Every lawyer has the power to stand up to sexual harassment in our profession. We can advocate for legal employers and regulators to drive change. We can also act individually. Bystander intervention – where lawyers who “see something, say something,” is powerful. This is made easier with clear policies and bystander intervention training, but even if those are not happening in our workplace, bystanders can still intervene.

There are many forms of bystander intervention. Many of us think of it as calling someone out, publicly and in the moment, which can feel intimidating and inaccessible. Luckily, there are many indirect ways we can intervene as bystanders. We can follow up with the victim to let them know the conduct was witnessed and offer support. If something is subtle and we are unsure if what we have seen is harassment, even just recording the details of what happened can be helpful in case the conduct repeats or escalates. These are just a couple of examples of the wide array of options for bystanders to act.

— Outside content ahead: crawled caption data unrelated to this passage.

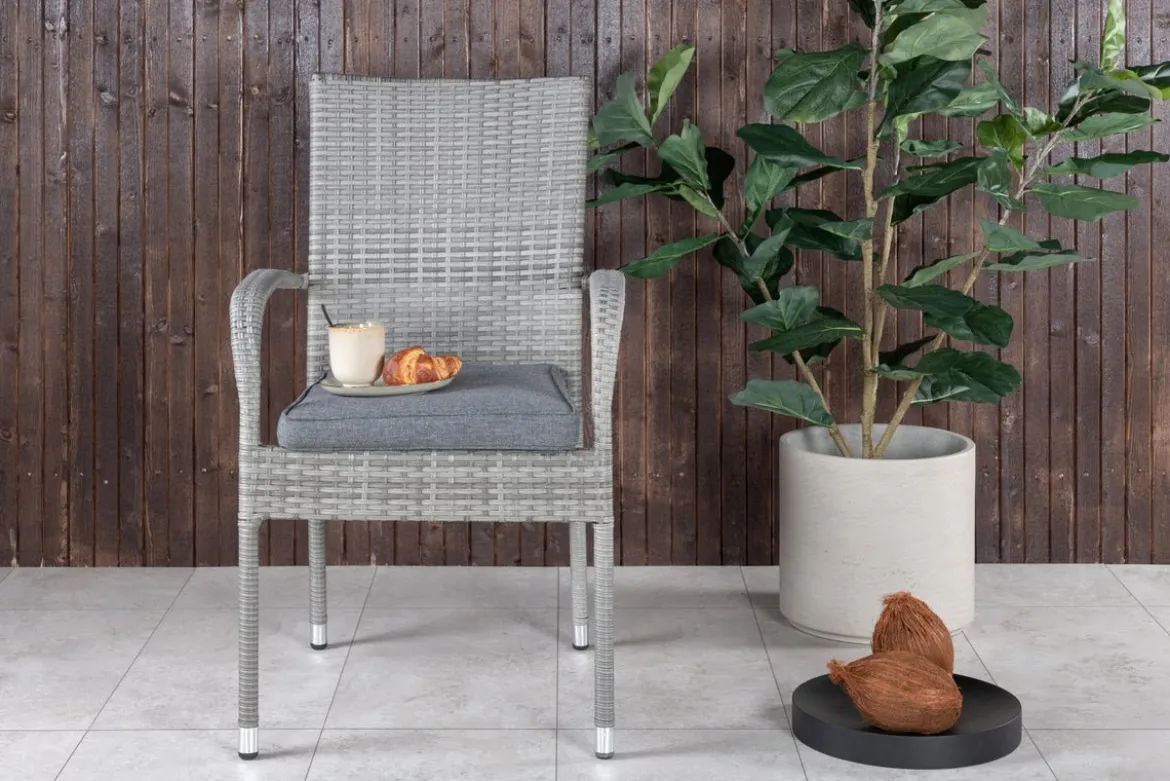 2er Set - Gartenstuhl Emma aus Rattan in Schwarz, Grau
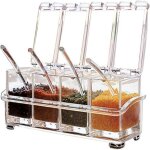 Lafomukea - quatre organisateurs d'�pices, pots � �pices, distributeurs d'�pices, conteneurs de stockage, ...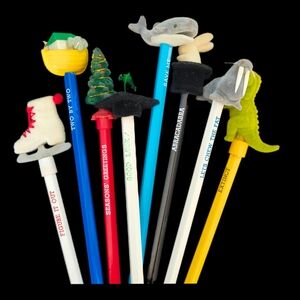 🦖 Vtg. Novelty Kids Pencil Toppers - Assorted Colors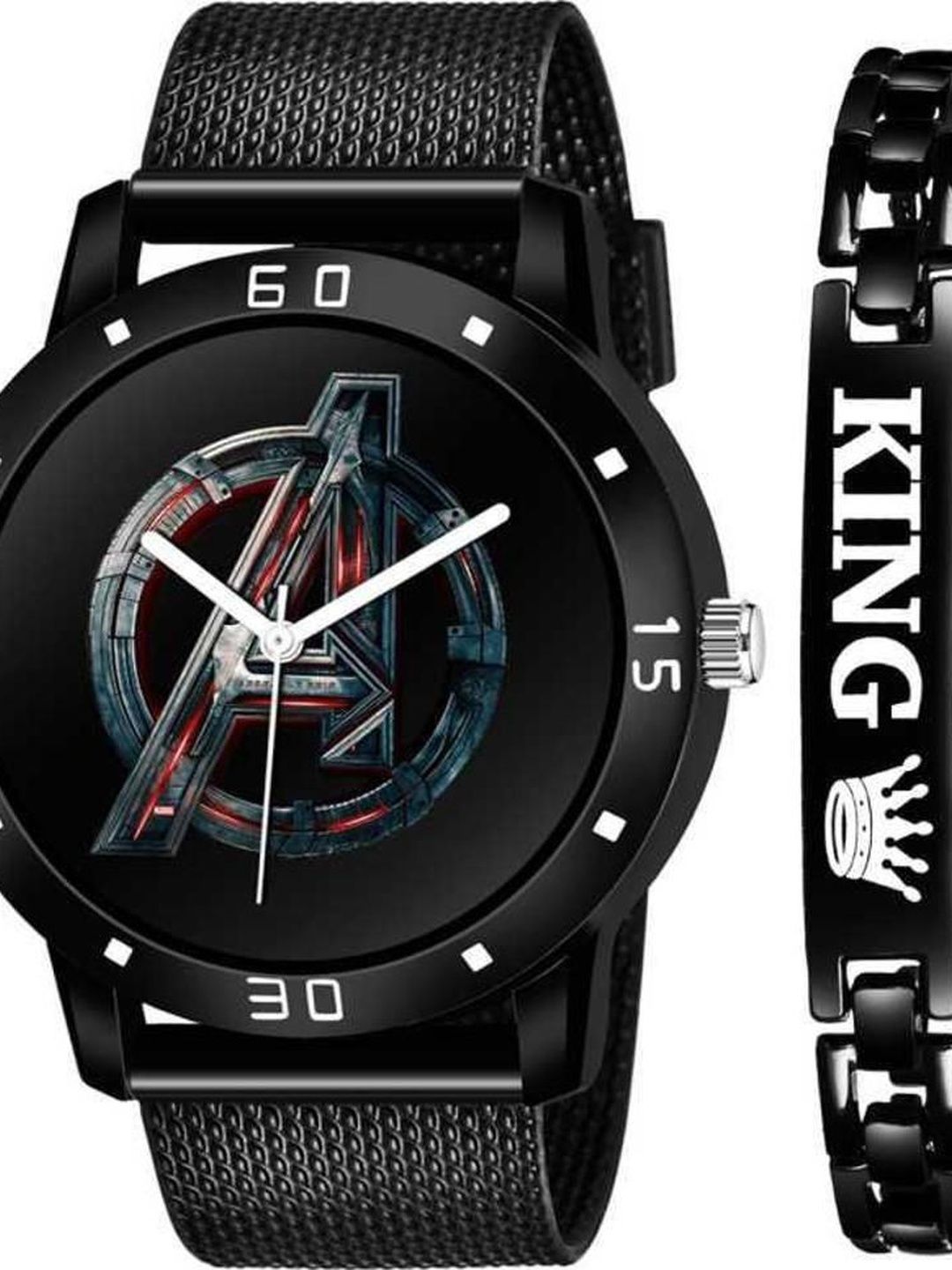 Blutech Unisex Kids Printed Dial & Straps Analogue Watch AVENGER HARD BELT KING BRACELET BLK-picture-25
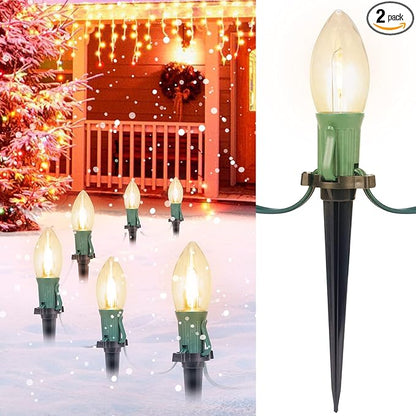 Brightown 2 Pack C9 Christmas Pathway Lights Outdoor, Total 51.4 FT 40 LED C9 Pathway Lights, Waterproof Connectable Christmas Walkway Light for Yard Ground Sidewalk Driveway, Warm White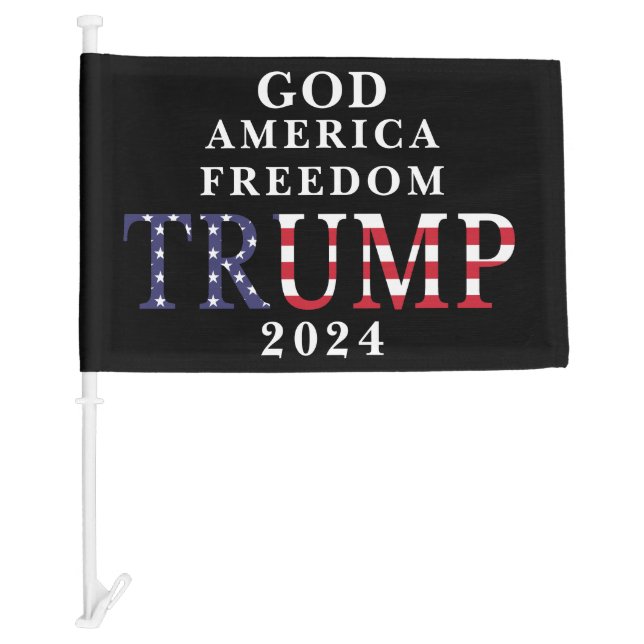 Trump 2024 God America Freedom  Car Flag (Front)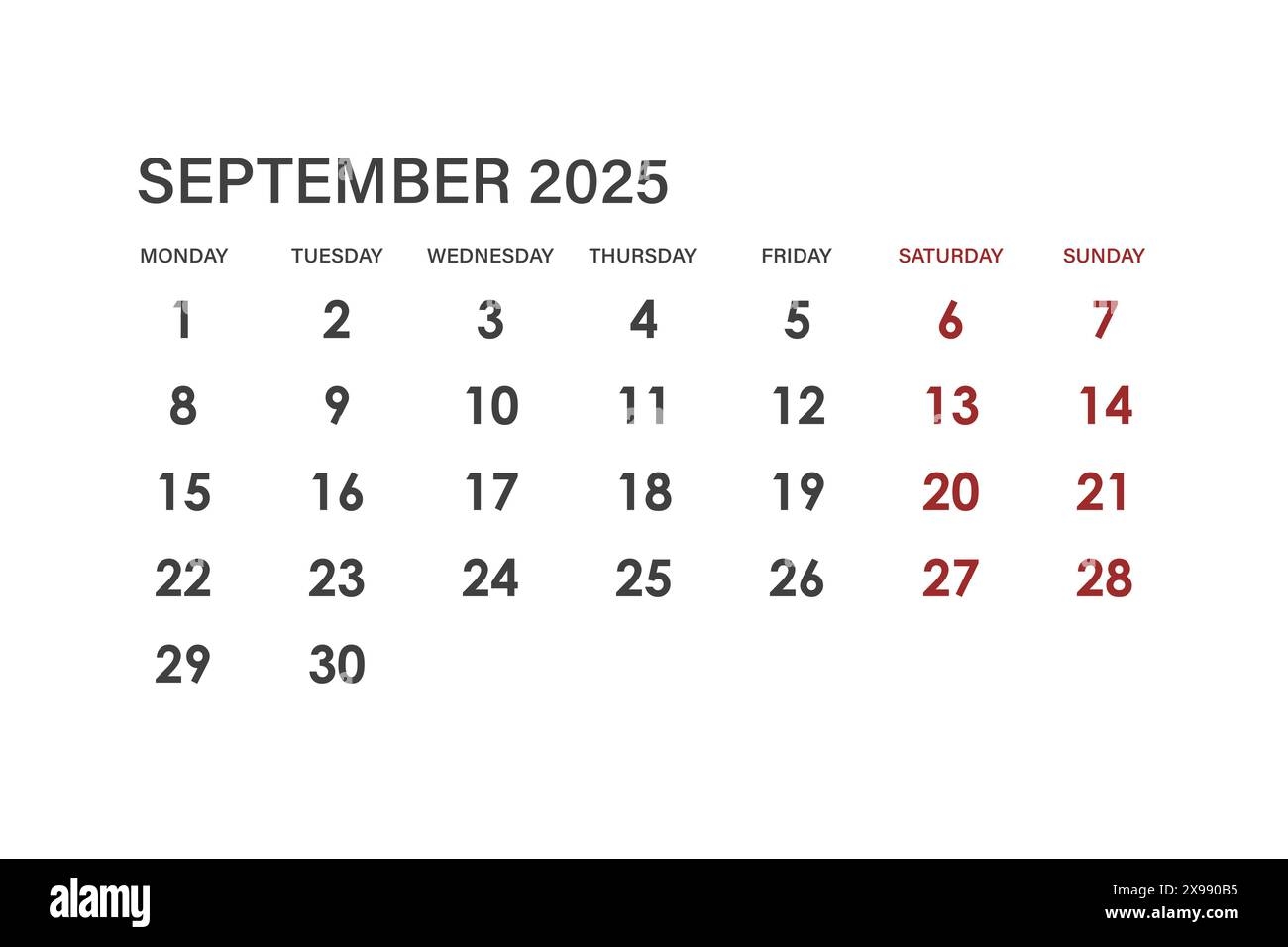 Letter Calendar For September 2025 The Week Begins On Sunday Time Planning And Schedule Concept Flat Design Removable Calendar For The Month Vec Stock Vector Image U0026 Art Alamy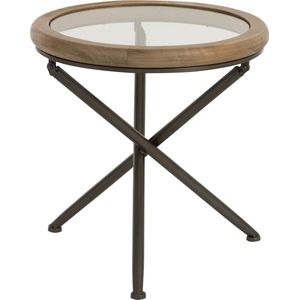 J-Line tafel Rond - hout/glas - bruin - small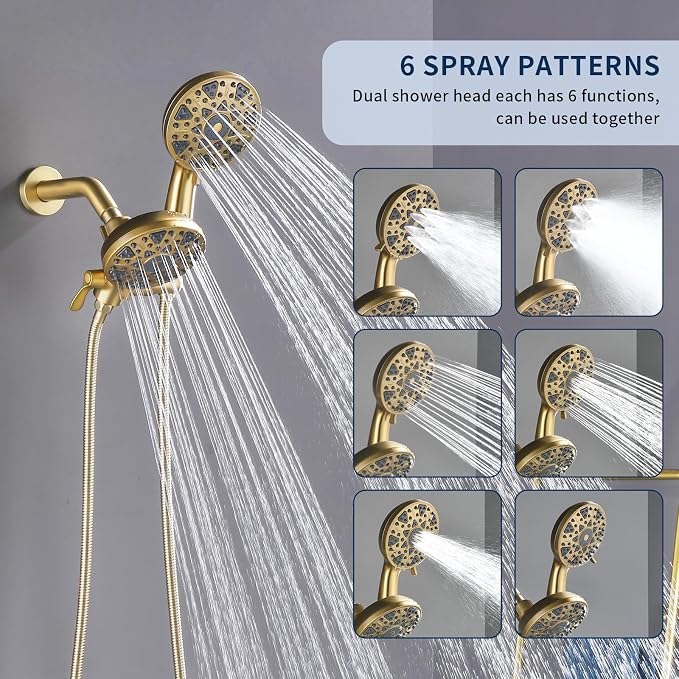 Shower Faucet Set Complete Shower Kit Dual Shower Head and Handheld 2 in 1 Combo Set Shower System Shower Trim Kit Combo Set Shower Fixtures, Brushed Gold - Image 3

A multi-level approach is needed to move the needle on workplace sexual harassment in the legal profession, and each of us has a role to play. Whether it is advocating for regulators to adopt professional conduct standards prohibiting sexual harassment, asking firm leadership about policies, training, and guidelines on alcohol use at work-related events, or taking action as a bystander when we witness sexual harassment, every lawyer in Canada has the power to stand up to sexual harassment.